Search engine DuckDuckGo now has an artificial intelligence-based assistant of its own.
Called DuckAssist, the new feature uses generative AI, developed in partnership with ChatGPT creator OpenAI and AI research company Anthropic, to answer users’ queries in a more conversational way.
For example, if you ask DuckDuckGo about the color of the dress that went viral back in 2015, it will give you a straight up answer and a bit more info on how the dress came to be, instead of merely providing a list of topics on the subject.

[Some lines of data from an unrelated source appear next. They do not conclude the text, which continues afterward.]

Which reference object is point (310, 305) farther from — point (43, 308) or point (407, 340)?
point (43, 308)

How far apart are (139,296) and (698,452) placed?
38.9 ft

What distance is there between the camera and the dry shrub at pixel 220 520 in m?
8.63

While that’s far from conversing with an AI chatbot such as ChatGPT, it can be a quicker and easier way to get exactly the info you need, without having to click through several links to find it.
To create these summaries, DuckAssist uses Wikipedia (and, occasionally, sites like Britannica), so the result is not that different from, say, Google’s Wikipedia-based summaries which appear for certain queries. However, DuckDuckGo says that DuckAssist is “first in a series of generative AI-assisted features” that the company hopes to roll out “in the coming months.”
Credit: DuckDuckGo
DuckAssist is free to use and open to everyone, but it won’t show up on the web; instead, it’s currently limited to DuckDuckGo’s browsing apps and browser extensions. The company says it plans to roll it out to everyone should this trial go well.
DuckDuckGo is a privacy-oriented search engine that promises anonymity, and DuckAssist is similarly anonymous and does not require logging in.
The feature comes a few weeks after Microsoft added an AI chatbot to its search engine, Bing. Google is also working on an AI chatbot called Bard, which will complement its search results.